No sólo por la ciudad de México andaba esta mujer extraña, sino que se la veía en varias poblaciones del reino. Atravesaba, blanca y doliente, por los campos solitarios; ante su presencia se espantaba el ganado, corría a la desbandada como si lo persiguieran; a lo largo de los caminos llenos de luna, pasaba su grito; se escuchaba su queja lastimera entre el vasto rumor de los árboles de los bosques; se la miraba cruzar, llena de desesperación por la aridez de los cerros; la había visto echada al pie de las cruces que se alzaban en montañas y senderos; caminaba por veredas desviadas, y se sentaba en una peña a sollozar; salía, misteriosa, de las grutas, de las cuevas en que vivían feroces animales del monte; caminaba lenta por las orillas de los ríos, sumando sus gemidos con el rumor sin fin del agua.

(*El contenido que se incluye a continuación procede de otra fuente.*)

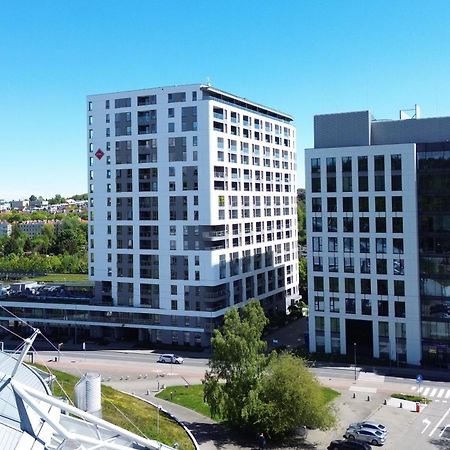 Apartment Efaga Modern Tower Gdynia With Private Parking Space Экстерьер фото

Esta leyenda es antiquísima en México. Existía ya cuando los conquistadores entraron a la gran Tenochtitlan de Moctezuma, pues fray Bernardino de Sahagún al hablar de la diosa Cihuacoatl en su “Historia general de las cosas de la Nueva España” escribe: “que aparecía muchas veces como una señora compuesta con unos atavíos como se usan en Palacio; decía también que de noche voceaba y bramaba en el aire… Los atavíos con los que esta mujer aparecía eran blancos, y los cabellos los tocaba de tal manera que tenía como unos cornezuelos cruzados sobre la frente”, y también agrega que al enumerar los agüeros con los que se anunció en México la llegada de los españoles y la destrucción de la ciudad azteca, que el sexto vaticinio fue “que de noche se oyeran voces muchas veces como de una mujer que angustiada y con lloro decía: ¡Oh, hijos míos, que ya ha llegado vuestra destrucción! Y otras veces decía: ¡Oh hijos míos, ¿dónde os llevaré para que no os acabéis de perder?!”
Hasta los primeros años del siglo XVII anduvo la Llorona por las calles y campos de México; después desapareció para siempre y no se volvió a oír su gemido largo angustioso en la quietud de las noches.